Là, c'est une pointe de mauvaise foi. Tu sais parfaitement que Nolan sait comment finir son film. Et si la fin est ouverte, c'est par jeu, car elle l'est faussement... il a saupoudré le tout de multiples indices concordants. Cette fin n'est pas ouverte, ni fainéante, ni même en queue de poisson... elle est ludique. Et là, je crois qu'une grande majorité de spectateurs préfère, parce que ça prolonge le plaisir en dehors de la salle de projection.
Citation:
Ensuite, je n'ai pas aimé le fait que les axiomes de l'univers onirique du film soient extrêmement mal posés. Nolan sort de longues scènes où les personnages dictent les règles du jeu (et on me dit que c'est un super scénar non mais je rêve muahah), mais ce qui est vraiment dramatique c'est que même avec ça certaines choses restent floues. Pour moi Inception est un échec lamentable de story-telling. Là où la véritable force d'un bon scénario se mesure à sa capacité d'enseigner au spectateur les règles du jeu d'un univers donné sans qu'il ne se rende compte qu'on les lui apprend, Inception dicte et échoue. Il échoue aussi en partie car l'univers lui-même est mal posé, et ça se voit. Nolan se permet des gratuités que je n'ai pas aimé, à commencer par cette malette magique qui permet de faire des rêves communs. Ça n'a pas l'air de poser des poser de problèmes aux autres. Moi ça me soule. Au moins Matrix proposait une véritable explication à la matrice. C'est sans compter la tonne d'incohérences/interrogations apportés par les différents doutes sur l'histoire très mal posée. Je ne vais pas lister tout ce qu'on peut trouver sur les différents forums de ciné, mais tenez un exemple : pouquoi les personnages ne sont pas en apesanteur dans le niveau de la neige ?
Au petit jeu des incohérences, aucun film à concept n'échappe aux critiques. Cela dit je te rejoins sur cette impression de subir un tutoriel pesant, pour au final ne jouir que d'une heure de cinéma
live.

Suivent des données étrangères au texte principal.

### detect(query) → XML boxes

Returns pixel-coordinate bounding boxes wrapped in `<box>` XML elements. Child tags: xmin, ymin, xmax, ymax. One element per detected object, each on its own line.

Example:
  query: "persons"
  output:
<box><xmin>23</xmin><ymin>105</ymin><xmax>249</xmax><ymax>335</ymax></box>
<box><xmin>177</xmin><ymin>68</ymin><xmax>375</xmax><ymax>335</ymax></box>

Ce que Nolan tente à mon avis, c'est le coup classique de "voilà comment ça va se passer", afin que tous les spectateurs puissent mesurer à chaque instant la difficulté des paliers, afin surtout qu'ils sachent toujours quand et comment le plan va partir en vrille, et qu'ils se créent eux-mêmes leur propre dose de suspense, proportionnelle à ce qu'ils auront ingurgité comme règles dans la première heure, ou proportionnelle à leur imagination. C'est un cinéma très interactif, où chaque action est pesée par le spectateur, réfléchie par le prisme des règles de Nolan et par le prisme de la réalité de notre monde.
Citation:
L'ultime déception arrive lorsque, au milieu du film, alors qu'on est en train de se rendre compte qu'il n'y a aucun enjeu dramatique, puisque tout n'est que rêve
Attention, ce n'est pas que le rêve le sujet, c'est surtout les idées et la pensée. Le rêve est un moyen d'implanter une idée, et le background susceptible d'être contrôlé sous conditions.